Common Names: Striped dolphin; Euphrosyne dolphin; Blue white dolphin
Irish Name: An deilf stríocach
Key Identification Features
Maximum body length: 2.6m (8.5ft)
Average body length:2m (6.5ft)
Head Shape: Rounded head which tapers
Beak: Prominent long slender beak.
Dorsel fin: Tall and curved.
Coloration: Dark blue grey cape, the flanks are a lighter grey, leading to pink-white undersides and black pectoral fin.
Markings: There are a number of dark stripes, one running from the eye to the anus (between the grey and white areas), and others running from the eye backwards on the white ventral surface, often linking with the pectoral fin.
The striped dolphin has a streamlined body, with a long slender beak and a black stripe from the eye to the flipper. They have dark flippers, tail and fin. The striped dolphin is a fast active swimmer who often bow-rides.
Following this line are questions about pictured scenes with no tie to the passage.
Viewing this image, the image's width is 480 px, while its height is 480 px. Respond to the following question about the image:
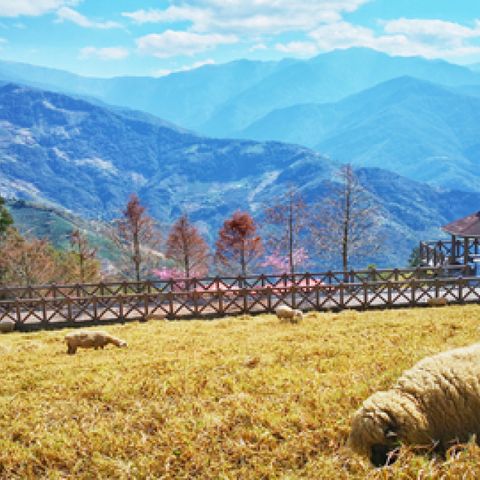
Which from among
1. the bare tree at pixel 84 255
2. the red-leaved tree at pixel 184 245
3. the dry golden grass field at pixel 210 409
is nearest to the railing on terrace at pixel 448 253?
the red-leaved tree at pixel 184 245

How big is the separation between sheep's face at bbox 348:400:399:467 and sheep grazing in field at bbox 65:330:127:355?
9.96m

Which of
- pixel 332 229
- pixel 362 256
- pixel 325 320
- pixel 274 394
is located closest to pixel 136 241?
pixel 332 229

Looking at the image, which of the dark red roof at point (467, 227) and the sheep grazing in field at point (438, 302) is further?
the dark red roof at point (467, 227)

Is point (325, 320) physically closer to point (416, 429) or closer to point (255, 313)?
point (255, 313)

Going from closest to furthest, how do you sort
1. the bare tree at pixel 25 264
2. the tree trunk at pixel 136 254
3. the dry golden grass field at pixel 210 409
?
the dry golden grass field at pixel 210 409
the tree trunk at pixel 136 254
the bare tree at pixel 25 264

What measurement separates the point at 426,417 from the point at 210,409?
3.32 metres

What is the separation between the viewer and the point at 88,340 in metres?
14.8

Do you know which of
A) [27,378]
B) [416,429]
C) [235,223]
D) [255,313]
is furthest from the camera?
[235,223]

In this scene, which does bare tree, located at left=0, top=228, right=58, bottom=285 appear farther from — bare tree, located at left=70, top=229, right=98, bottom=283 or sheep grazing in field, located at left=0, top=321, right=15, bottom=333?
sheep grazing in field, located at left=0, top=321, right=15, bottom=333

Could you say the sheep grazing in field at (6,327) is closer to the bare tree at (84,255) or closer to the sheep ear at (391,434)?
the sheep ear at (391,434)

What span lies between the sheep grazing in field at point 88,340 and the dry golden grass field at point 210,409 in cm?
134

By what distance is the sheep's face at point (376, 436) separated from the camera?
239 inches

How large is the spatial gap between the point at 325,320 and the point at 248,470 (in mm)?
12671

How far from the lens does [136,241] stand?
149ft
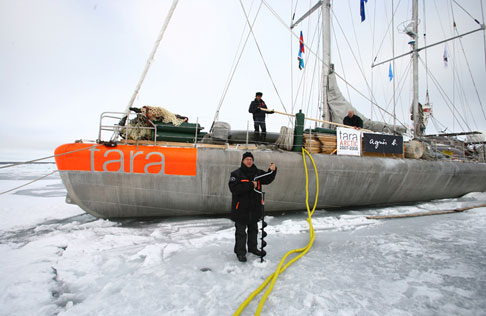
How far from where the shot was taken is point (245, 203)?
310 centimetres

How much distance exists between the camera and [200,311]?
2.13m

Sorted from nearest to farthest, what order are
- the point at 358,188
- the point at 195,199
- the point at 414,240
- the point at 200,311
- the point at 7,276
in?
the point at 200,311
the point at 7,276
the point at 414,240
the point at 195,199
the point at 358,188

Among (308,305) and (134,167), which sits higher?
(134,167)

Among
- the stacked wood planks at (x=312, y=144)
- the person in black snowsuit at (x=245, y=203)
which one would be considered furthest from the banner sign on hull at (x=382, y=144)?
the person in black snowsuit at (x=245, y=203)

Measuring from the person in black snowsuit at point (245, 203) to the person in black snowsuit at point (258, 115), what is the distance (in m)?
3.18

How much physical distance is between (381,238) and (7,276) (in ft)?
17.3

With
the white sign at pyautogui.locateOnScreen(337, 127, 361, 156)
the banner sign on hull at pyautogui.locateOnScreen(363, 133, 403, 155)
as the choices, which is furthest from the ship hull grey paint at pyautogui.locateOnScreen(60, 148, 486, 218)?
the banner sign on hull at pyautogui.locateOnScreen(363, 133, 403, 155)

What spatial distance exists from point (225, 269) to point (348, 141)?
5.02m

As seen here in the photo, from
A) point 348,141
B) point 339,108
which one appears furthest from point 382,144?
point 339,108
In poor light they will resemble the common dolphin.
Species Similar in Appearance
Most easily confused with its closest relative the common dolphin. They are similar in every respect (shape, size and behaviour) but have very different colouration/markings
Striped dolphins are very agile and highly active animals, which can be observed exhibiting the following behaviour.
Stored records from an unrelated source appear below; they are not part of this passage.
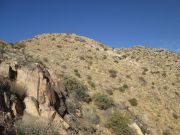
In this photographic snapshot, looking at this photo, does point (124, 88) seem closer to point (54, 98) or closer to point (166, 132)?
point (166, 132)

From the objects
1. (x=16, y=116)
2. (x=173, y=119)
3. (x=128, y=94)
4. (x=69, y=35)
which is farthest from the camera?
(x=69, y=35)

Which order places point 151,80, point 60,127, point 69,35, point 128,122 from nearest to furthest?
point 60,127 < point 128,122 < point 151,80 < point 69,35

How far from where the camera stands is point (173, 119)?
95.7ft

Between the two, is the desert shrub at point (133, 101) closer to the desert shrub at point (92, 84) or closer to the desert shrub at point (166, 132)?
the desert shrub at point (92, 84)

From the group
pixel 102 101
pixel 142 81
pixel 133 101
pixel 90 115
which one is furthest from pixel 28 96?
pixel 142 81

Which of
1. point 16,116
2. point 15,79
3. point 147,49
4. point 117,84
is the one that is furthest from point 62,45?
point 147,49

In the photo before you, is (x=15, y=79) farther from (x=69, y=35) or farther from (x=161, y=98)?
(x=69, y=35)

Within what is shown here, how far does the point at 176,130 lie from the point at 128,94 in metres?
6.26

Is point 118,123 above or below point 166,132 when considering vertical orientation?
above

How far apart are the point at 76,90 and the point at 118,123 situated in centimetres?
544

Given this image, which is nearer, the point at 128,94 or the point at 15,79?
the point at 15,79

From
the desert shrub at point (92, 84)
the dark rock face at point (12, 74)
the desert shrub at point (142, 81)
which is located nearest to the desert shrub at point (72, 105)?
the dark rock face at point (12, 74)

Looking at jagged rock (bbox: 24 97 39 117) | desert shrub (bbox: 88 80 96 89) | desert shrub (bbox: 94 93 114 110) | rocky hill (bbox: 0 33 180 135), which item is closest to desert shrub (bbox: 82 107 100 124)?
rocky hill (bbox: 0 33 180 135)

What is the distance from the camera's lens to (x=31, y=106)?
16.1m
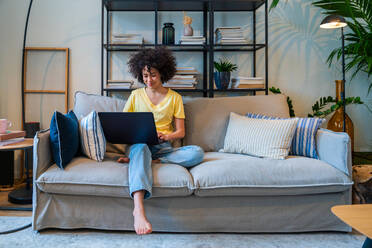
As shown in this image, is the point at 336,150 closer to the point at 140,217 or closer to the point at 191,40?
the point at 140,217

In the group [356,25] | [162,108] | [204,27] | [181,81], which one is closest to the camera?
[162,108]

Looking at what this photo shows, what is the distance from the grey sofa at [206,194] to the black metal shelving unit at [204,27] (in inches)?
43.3

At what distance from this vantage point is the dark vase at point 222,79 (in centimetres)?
273

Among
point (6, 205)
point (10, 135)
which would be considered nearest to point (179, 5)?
point (10, 135)

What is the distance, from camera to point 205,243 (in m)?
1.68

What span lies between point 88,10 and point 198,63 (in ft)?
3.86

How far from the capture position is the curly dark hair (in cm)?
225

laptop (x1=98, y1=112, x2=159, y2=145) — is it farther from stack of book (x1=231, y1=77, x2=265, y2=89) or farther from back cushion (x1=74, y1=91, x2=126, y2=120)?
stack of book (x1=231, y1=77, x2=265, y2=89)

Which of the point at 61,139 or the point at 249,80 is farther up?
the point at 249,80

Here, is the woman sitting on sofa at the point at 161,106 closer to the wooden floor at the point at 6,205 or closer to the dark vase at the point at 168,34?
the dark vase at the point at 168,34

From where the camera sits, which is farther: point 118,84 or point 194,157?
point 118,84

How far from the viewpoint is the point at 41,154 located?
1740 millimetres

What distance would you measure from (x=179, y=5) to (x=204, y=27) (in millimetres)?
316

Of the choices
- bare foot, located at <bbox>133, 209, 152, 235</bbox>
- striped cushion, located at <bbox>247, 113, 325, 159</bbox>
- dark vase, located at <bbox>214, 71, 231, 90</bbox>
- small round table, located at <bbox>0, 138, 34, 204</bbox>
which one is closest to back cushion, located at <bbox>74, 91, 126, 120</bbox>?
small round table, located at <bbox>0, 138, 34, 204</bbox>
- Tail spinning: Spinning on it's tail at the surface of the water
- Somersaulting: Leaping and spinning at heights out of the water
- Breaching: Jumping completely out of the water
- Bow riding: Swimming alongside fast moving boats.
Status and Distribution
Striped dolphins are considered common and are found in most warm or temperate waters. Large concentrations are found in the Mediterranean and Bay of Biscay
Where and When Best Seen in Ireland
Confirmed sightings of this warm water, pelagic species are not common in Irish waters, although a number of sightings occur each year, most notably in offshore waters off the southwest coast.
Food and Feeding
Their diet consists of fish, squid or octopus and shrimps, as well as krill and other crustaceans.
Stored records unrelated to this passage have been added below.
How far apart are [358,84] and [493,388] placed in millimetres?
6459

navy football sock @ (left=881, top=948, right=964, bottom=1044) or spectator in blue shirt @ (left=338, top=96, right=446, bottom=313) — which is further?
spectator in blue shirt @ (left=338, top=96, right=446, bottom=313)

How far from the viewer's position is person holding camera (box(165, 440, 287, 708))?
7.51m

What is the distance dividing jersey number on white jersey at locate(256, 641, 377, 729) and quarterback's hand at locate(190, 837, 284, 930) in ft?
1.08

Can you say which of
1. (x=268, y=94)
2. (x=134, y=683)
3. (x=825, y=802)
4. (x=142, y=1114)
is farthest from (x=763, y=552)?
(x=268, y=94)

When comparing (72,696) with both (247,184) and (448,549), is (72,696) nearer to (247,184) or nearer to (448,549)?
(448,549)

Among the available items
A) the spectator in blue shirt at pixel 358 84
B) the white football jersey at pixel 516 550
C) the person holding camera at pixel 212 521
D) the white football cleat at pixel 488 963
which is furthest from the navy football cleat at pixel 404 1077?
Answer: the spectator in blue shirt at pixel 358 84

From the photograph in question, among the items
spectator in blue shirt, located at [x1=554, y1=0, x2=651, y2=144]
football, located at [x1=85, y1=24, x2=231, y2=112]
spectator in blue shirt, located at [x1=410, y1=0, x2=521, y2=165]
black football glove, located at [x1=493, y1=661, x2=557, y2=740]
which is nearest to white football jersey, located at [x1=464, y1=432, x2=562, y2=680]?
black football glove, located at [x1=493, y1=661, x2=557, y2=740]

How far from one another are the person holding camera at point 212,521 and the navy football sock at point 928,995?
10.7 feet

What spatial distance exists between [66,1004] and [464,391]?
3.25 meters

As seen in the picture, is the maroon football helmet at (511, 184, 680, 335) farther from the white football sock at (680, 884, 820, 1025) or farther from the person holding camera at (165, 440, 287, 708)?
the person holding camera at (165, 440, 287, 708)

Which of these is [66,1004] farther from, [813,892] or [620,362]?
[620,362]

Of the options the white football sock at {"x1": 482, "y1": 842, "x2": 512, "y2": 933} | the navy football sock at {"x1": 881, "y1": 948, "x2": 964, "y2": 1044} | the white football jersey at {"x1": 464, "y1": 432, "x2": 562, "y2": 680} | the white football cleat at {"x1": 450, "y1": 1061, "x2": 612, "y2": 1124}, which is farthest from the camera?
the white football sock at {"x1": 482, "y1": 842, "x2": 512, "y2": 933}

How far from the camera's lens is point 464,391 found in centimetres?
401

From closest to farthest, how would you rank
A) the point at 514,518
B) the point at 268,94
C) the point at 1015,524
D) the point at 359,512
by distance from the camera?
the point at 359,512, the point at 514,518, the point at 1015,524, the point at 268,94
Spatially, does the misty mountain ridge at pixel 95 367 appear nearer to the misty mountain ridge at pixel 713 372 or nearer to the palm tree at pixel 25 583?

Striped dolphin groups range from a few animals to a few thousand, but most often their groups range from between 100-500 individuals. Within these groups there are a number of segregations, which make up smaller groups depending on age, sex and status. These are adult breeding, adult non-breeding, mixed breeding, mixed non-breeding and juvenile. These schools are constantly changing. In the adult breeding schools it is not uncommon for the males to leave after mating. It then becomes an adult non-breeding group. When the calves are born, it turns in to a mixed non-breeding group and then a couple of years after weaning the calves will form juvenile schools. As the juveniles reach sexual maturity they are accepted into adult breeding or non-breeding groups. The females are accepted first, followed soon after by the males.
Like many other cetaceans, entanglement in fishing nets is the main threat to the striped dolphin.
Although the striped dolphin is considered common, drive fishing, such as those in Japan, where entire schools are driven ashore and killed for their meat is a problem. Thousands of striped dolphins are killed every year in this way.